◆ WHAT IS NEEDED: Extend the article on sports micro betting past its final sentence, keeping its subject and register.

◆ READING PASSAGE:

Back in 2017, there was a spate of news reports about baseball’s “pace-of-play problem.”
Critics griped that games were too slow, lasted too long, and sagged when they should have sizzled, in the final innings. The National Review jeered that “the Congress of Vienna moved more briskly” than the average baseball game. And research showed that even “avid” baseball fans watched an average of 50 minutes per game before packing it in.
One solution was live or in-play betting, which lets sports fans place wagers throughout the course of an event, revising their bets as the odds shift, and taking advantages of those pauses in play.
A more recent innovation, micro betting, could take that concept a giant step farther.
Micro bets depart from pregame and in-play wagers—which are basically win-lose propositions—by letting bettors bet on incremental in-game events.
“With a micro bet, you can bet on every pitch and at-bat in baseball, every drive in an NFL game—every betting opportunity that happens while the game’s in play,” said Chris Bevilacqua, CEO of Simplebet, a pioneer in the space, in an interview with GGB News. “These bets occur while the game’s going on; they’re created and resulted immediately. In other words, within minutes or seconds sometimes, you know if you’ve won or lost.”
Along with near-instant gratification, Bevilacqua said, micro bets “allow for gamification of the game, and turn live sports into something more like a slot machine.”

◆ RECORDED INFORMATION:
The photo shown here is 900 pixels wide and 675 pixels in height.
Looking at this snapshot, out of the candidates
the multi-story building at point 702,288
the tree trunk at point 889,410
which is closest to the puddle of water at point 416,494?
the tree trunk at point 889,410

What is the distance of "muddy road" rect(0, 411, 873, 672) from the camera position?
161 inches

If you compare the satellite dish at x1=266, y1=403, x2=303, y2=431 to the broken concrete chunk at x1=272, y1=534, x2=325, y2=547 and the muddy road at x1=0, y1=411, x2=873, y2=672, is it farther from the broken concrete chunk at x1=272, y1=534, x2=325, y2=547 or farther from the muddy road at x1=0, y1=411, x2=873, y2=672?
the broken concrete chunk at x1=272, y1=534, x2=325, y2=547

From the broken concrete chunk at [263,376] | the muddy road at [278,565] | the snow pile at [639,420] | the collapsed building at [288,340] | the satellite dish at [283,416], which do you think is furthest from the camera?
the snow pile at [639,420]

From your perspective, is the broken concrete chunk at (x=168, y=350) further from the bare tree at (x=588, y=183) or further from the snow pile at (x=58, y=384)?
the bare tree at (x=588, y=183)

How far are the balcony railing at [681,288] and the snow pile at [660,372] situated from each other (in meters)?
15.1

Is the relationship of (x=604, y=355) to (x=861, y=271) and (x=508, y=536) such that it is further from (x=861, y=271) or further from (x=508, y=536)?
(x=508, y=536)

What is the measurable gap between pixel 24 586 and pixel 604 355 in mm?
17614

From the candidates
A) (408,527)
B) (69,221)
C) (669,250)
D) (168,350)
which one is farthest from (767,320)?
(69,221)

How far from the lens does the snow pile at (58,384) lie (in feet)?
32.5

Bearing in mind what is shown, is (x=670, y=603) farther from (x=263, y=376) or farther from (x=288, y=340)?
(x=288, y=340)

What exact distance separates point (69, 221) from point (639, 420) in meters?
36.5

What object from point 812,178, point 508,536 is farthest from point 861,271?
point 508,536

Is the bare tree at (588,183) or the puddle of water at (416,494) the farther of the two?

◆ RESULT BELOW:
Appearing on a Sportico podcast, MLB Commissioner Rob Manfred said his NBA counterpart Alan Silver told him that “Sports betting is a massive opportunity for fan engagement.”
He said Silver told him to stop talking about pace of game, because baseball’s pace of game is perfect for sports betting (meaning wagering between pitches and innings).
Homegrown
Micro betting is so U.S.-centric, it may not be widely imported to Europe or the U.K., where in-play bets account for 75 percent of all wagers. And that’s because of soccer.
“Soccer isn’t really conducive to micro-market sports betting, because it’s a very fluid game—there’s not a lot of opportunity for in-game, discrete elements, whereas there’s a lot of scoring in Major League Baseball, the NFL and the NBA,” said Bevilacqua.
He said older, European-based technology platforms have shown little interest in micro betting, at least so far. “It took a very U.S.-focused company like ours to invest in and build a platform that’s driven by plays, drives, pitches, at-bats, shots and possessions, which are more endemic to U.S. sports.”
JP Morgan analyst Daniel Politzer graciously described those pace-of-play issues as “the accommodating cadence of U.S. sports” versus “the continually running clock” in soccer. The very structure of U.S. sporting events could make micro-betting a great big deal for operators and investors here, and “help turn live sports into a more immersive gaming experience.”
The equation is pretty simple: more time for bets equals more bets equals greater revenue potential. It also multiplies fan engagement, according to Bevilacqua. During the 2020 NFL season, Simplebet and its partner FanDuel tested micro betting with free-to-play games where fans could bet with tokens but win cash.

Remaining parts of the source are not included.